For a moment she grinned at the reflection. “Well,” she muttered to herself, “You’re not Kate Moss, but I suppose you’ll do.”
* * *
Father David was waiting in the bar at the restaurant, sitting at a table with a drink in front of him. He waved when he saw her and embraced her warmly when she came to the table.
He was ‘out of uniform,’ as he liked to put it, wearing a dark blue suit and black polo-neck sweater. But even without his ecclesiastical robes, he was an imposing figure. Tall and broad shouldered, with the features of his face strong under a mane of thick white hair. A powerful man who could have appeared intimidating. Except for his eyes. Kind understanding eyes that were full of compassion.
“Hannah,” he held her at arm’s length. “You’re looking a little tired. Too much work and not enough play, I suspect.”
She grimaced. “I have got rather a lot on at the moment, I must admit. What with the patients at the clinic, the course I’m runni
ng at the university, and the articles I’m trying to write, I never seem to have enough time. And now there’s a new case I’d like to talk to you about. Something that only came up today.”
“Whoa, slow down, young lady.” He gestured with his hand and a waiter came over from behind the bar.
“A gin and tonic, I think.” Father David looked at Hannah, who nodded with a smile. “And I’ll have another of the same, please.”
When the drinks came Father David lifted his glass. “Cheers, and here’s to a lovely evening.”
“Cheers.” Hannah started to say something, but Father David raised his hand.
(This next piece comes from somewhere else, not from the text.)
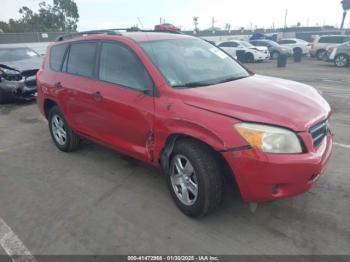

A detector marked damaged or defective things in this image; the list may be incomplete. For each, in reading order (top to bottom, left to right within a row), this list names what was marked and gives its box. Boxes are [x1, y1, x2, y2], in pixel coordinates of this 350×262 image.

damaged car in background [0, 46, 43, 104]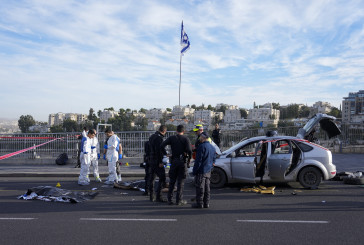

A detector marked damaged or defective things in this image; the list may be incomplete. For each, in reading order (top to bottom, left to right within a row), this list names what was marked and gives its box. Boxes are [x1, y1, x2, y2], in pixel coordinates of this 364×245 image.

damaged silver car [188, 114, 342, 189]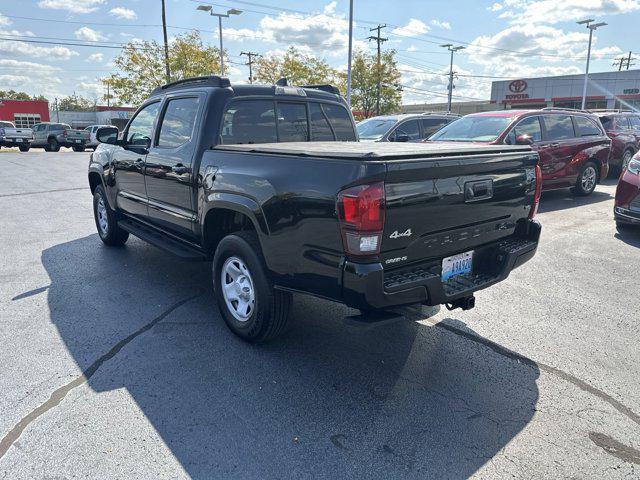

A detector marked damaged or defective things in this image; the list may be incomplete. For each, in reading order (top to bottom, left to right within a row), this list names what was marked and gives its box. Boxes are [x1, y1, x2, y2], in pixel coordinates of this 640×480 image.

“When we agreed to meet this evening it was as old friends. To catch up on our lives. Not to talk shop. Now you tell me you want to discuss a new case. Well, I’m flattered you want my opinion and, of course, I’ll be happy to help any way I can. But not now. After we’ve eaten we’ll discuss professional matters. Until then, I insist we enjoy some of what I believe nowadays they call prime time.”
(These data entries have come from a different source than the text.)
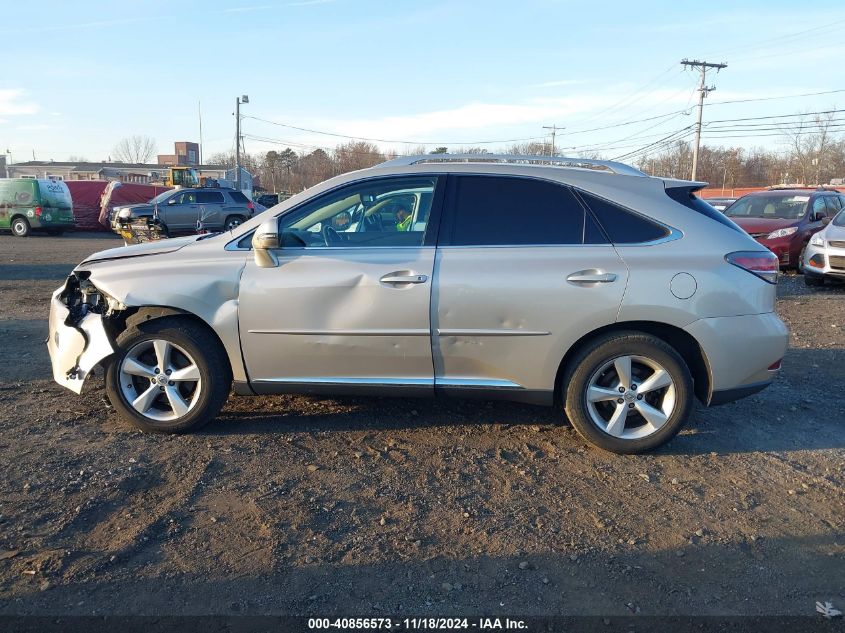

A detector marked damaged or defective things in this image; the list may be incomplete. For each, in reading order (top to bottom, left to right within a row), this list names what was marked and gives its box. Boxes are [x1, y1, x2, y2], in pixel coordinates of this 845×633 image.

crumpled front bumper [47, 280, 113, 390]
front fender damage [46, 274, 119, 392]
damaged front end [46, 272, 126, 392]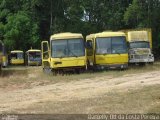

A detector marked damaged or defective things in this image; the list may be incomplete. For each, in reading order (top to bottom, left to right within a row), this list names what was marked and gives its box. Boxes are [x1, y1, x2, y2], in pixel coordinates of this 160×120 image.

abandoned bus [41, 32, 86, 73]
abandoned bus [86, 31, 129, 70]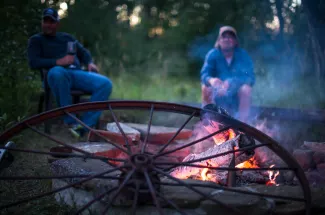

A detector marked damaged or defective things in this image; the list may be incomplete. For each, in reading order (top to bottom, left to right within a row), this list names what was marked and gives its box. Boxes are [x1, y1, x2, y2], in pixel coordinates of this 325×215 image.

Hannah grinned. “Actually, the expression’s ‘quality time,’ but I agree, we’ll leave work until later.”
During the meal they brought each other up-to-date on what had been happening in their lives, and as usual Father David had her in fits of laughter with his wicked descriptions of a number of their colleagues. But then he became serious.
“You said when you first arrived that your workload was becoming oppressive. I understand that, and goodness knows I’m the last person to lecture anyone about becoming a workaholic. But with you it’s different. You’re an attractive young woman. So why don’t I hear talk of men in your life? Is it because of Craig? Are you still trying to get over him?”
“I’ll never get over him.” She almost snapped the words at him.
He smiled gently, and took her hand. “Oh, but I think you will. However hard it is.”
Craig. She still called his name in the darkness of the night when she couldn’t sleep. When the memories came flooding back. Maybe Father David was right, she would get over him. But not just yet.